ニコッと笑う先生。この村に来た当初はこんな笑い方しなかったらしいけど、だいぶ村に慣れた証だ。と大人は言っている。先生が笑って褒めてくれるのは嬉しい。


「大人みたいって、ジナンこそ教えてもらったこと忘れてるんじゃないの〜?」

一緒に川遊びをしていたジナンの双子の妹、ユーランがからかったように笑った。


「お、覚えてたよ!えっと、あれだろ!ありがとうご、ます?違うな。」


「ほら〜覚えてないんじゃん!」


「あははっ」


双子のジナンとユーランは私の友達だ。私より3歳も年上だがとても仲が良く、兄弟のいない私にとって二人は友達であり家族だ。


「…そんなことより、服乾いてる」

川遊びをしていた私とジナンとユーラン、そして私を助けてくれた先生の髪や服は全て乾いていた。

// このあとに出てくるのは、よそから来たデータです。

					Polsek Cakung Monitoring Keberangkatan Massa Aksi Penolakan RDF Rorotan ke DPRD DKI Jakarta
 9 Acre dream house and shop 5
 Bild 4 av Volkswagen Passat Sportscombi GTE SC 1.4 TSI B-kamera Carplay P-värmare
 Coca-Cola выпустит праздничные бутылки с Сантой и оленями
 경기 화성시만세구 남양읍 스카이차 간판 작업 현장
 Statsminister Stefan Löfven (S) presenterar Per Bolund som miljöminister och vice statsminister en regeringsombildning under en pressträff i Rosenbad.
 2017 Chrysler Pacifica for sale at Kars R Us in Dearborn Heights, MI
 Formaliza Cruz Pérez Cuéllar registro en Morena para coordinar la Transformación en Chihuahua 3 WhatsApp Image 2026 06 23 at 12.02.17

「ああ、これは生活魔法の一つだよ。そういえば初めて見せたね。」


「先生すっげえんだ!よくわかんねえけど!オレあんなの初めて見たぜ!!!魔力ある奴らは村にもいるけど狩りに出てるしな〜」

ジナンが両手を握りしめて興奮したような表情をする。


「そうそう!先生すっごいの!こんな魔法があったら生活がもっと楽になるのに!なんでみんな使わないんだろ?」


「魔力も無限にあるわけじゃないからね。魔法がないと狩りは出来ないが、風があれば服も乾くだろう?」

自然もうまく利用するんだ。といいながら先生はユーランの頭を撫でる。


「オレ、魔法が使えるようになりたい!かっこいいし!」

「ワタシも!」

双子の好奇心は素晴らしいが、肝心の魔力が無ければ叶わない。魔力は血液のようなモノだから…。…なぜ?


「ん?エマ、どうした難しい顔して、気持ち悪いか?」

先生が心配そうな顔をしてこっちを見る。先生はよく周りを観察している。


「ううん。少し頭が痛いみたい。朝ごはんが勿体無いし吐きたくても我慢するよ」

頭が痛いのは嘘ではない。夢を思い出して頭が混乱している。


「オレ、エマの母ちゃんに先に行ってくる!エマはかぼちゃと一緒に休んでろよな!」

「ありがとう!ジナン!」

「お、おう!」

少し頬を赤くして、ジナンは走り去ってしまった。

失敗した。そんなつもりなかったのに…村から出づらいじゃない…。

…おかしい、私は村で一生を過ごすと思っていたのに…

考えが変わっている。何かが変わっている。